- _Trecho selecionado_:
━━━━━━━━━━━━━━━━
Foi isto, precisamente, que o PT procurou fazer ao tentar levar um condenado preso à presidência da República, como se se tratasse de uma ferramenta da “soberania popular”. Talvez o seja, para empregar uma expressão de Talmon[1], a saber, a da democracia totalitária, segundo a qual a dita vontade popular seria ilimitada, cabendo-lhe julgar o justo e o injusto, o bem e o mal, ao arrepio de qualquer norma constitucional. Não haveria nenhuma barreira legal a controlar o seu exercício. Seria ilimitada, por definição arbitrária, e o partido revolucionário seria a sua expressão e liderança. Ele “interpretaria” a soberania popular, via emprego da demagogia. Seria o seu veículo e o seu senhor.
As disputas eleitorais, então, articulavam-se em torno da oposição entre PT e PSDB, como se o destino da sociedade brasileira se reduzisse a optar entre uma social-democracia tucana e um partido que, mascaradamente, dizia seguir a democracia, apesar de algumas tendências suas, genuinamente, sinalizarem para uma forma de social-democracia. Entretanto, esses últimos não prevaleceram. Note-se que os tucanos tiveram o objetivo de trazer para o Brasil a experiência do trabalhismo inglês[2] e a da social-democracia alemã, embora não usufruíssem de nenhuma base sindical, ao contrário de seus congêneres europeus. Suas referências remontariam a Clement Attle, no Reino Unido, ou a Eduard Bernstein e Willy Brant na Alemanha.
PT e tradição marxista
Ocorre que o PT permaneceu arraigado, de uma forma ou de outra, à tradição marxista e à sua vertente católica da Teologia da Libertação, fortemente criticada e condenada, aliás, pelo Papa Bento XVI[3] e, antes, com o ainda Cardeal Ratzinger[4]. Claramente, seus referenciais teóricos não eram os mesmos, apesar de os tucanos alimentarem a esperança de uma eventual aliança entre supostas almas irmãs, que não gozavam entre si de nenhuma fraternidade. Tanto isto é verdade que os petistas sempre consideraram os tucanos como de direita, dizendo com isto que a social-democracia não era uma corrente de esquerda. Os tucanos foram vítimas de sua própria ilusão, reféns de seu autoengano. Diria que, assim como Willy Brant terminou caindo por um obscuro episódio de espionagem orquestrado e manipulado pela ex-Alemanha Oriental, pelos comunistas, os tucanos foram logrados pelos petistas.
━━━━━━━━━━━━━━━━
- _Questões propostas_:
(A) Devolva sem alterações a passagem do texto sobre o PT e a social-democracia que começa nas palavras que contêm "As disputas eleitorais, então, articulavam-se" e termina logo após "Brant na Alemanha.".
(B) Retome o texto sobre o PT e a social-democracia a partir do ponto em que ele para e dê-lhe continuidade.

- _Amostra do material_:
━━━━━━━━━━━━━━━━
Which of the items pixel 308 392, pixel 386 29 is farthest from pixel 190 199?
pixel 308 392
━━━━━━━━━━━━━━━━
- _Respostas das questões_:
(A)
As disputas eleitorais, então, articulavam-se em torno da oposição entre PT e PSDB, como se o destino da sociedade brasileira se reduzisse a optar entre uma social-democracia tucana e um partido que, mascaradamente, dizia seguir a democracia, apesar de algumas tendências suas, genuinamente, sinalizarem para uma forma de social-democracia. Entretanto, esses últimos não prevaleceram. Note-se que os tucanos tiveram o objetivo de trazer para o Brasil a experiência do trabalhismo inglês[2] e a da social-democracia alemã, embora não usufruíssem de nenhuma base sindical, ao contrário de seus congêneres europeus. Suas referências remontariam a Clement Attle, no Reino Unido, ou a Eduard Bernstein e Willy Brant na Alemanha.

(B)
Do ponto de vista eleitoral, os valores de esquerda eram considerados como balizas pelos dois contendores, com a pretensão de que seriam, supostamente, valores nacionais, por todos reconhecidos. Ser de direita era uma espécie de nome feio, algo a ser evitado, inclusive, pelos que se reconheciam nesta corrente de pensamento. No seu interior, operava uma espécie de jogral. Os tucanos faziam uma leve inflexão à direita, para capturar os votos dos descontentes com estes ditos valores “comuns”, enquanto os petistas faziam um movimento equivalente em direção ao centro, como na famosa Carta aos Brasileiros de Lula em sua primeira campanha vitoriosa para presidente da República. Assinale-se que este documento não foi jamais reconhecido enquanto documento partidário, não representando, ideologicamente, o partido.
O jogral, durante muitos anos, tornou-se extremamente confortável para os dois atores, como se nenhuma alternativa existisse fora deles. Acomodaram-se nos seus respectivos espectros ideológicos, como se não houvesse qualquer outra forma de vida inteligente. Espelhavam-se um no outro e nada mais viam, recusando-se a ver que a própria sociedade estava mudando, não mais se adequando aos seus padrões mentais. Tão confortáveis se sentiam que passaram a considerar o “politicamente correto”, refúgio de uma esquerda que tinha ficado momentaneamente órfã com a queda do Muro de Berlim, como se fosse algo universal, algo, inclusive, que deveria ser colocado goela abaixo dos que resistiam a fazê-lo. Desprezaram profundamente sentimentos e concepções conservadoras da sociedade. Enquanto “iluminados”, tentaram impor o seu “esclarecimento”.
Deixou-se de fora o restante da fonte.